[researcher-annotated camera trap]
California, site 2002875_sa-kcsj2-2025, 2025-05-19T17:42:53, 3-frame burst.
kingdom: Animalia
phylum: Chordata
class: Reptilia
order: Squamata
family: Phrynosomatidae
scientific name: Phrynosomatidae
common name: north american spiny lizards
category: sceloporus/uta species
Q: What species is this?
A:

- [Assigned task]
Each line above should be copied exactly, with no line missing.

- [Response]
[researcher-annotated camera trap]
California, site 2002875_sa-kcsj2-2025, 2025-05-19T17:42:53, 3-frame burst.
kingdom: Animalia
phylum: Chordata
class: Reptilia
order: Squamata
family: Phrynosomatidae
scientific name: Phrynosomatidae
common name: north american spiny lizards
category: sceloporus/uta species
Q: What species is this?
A:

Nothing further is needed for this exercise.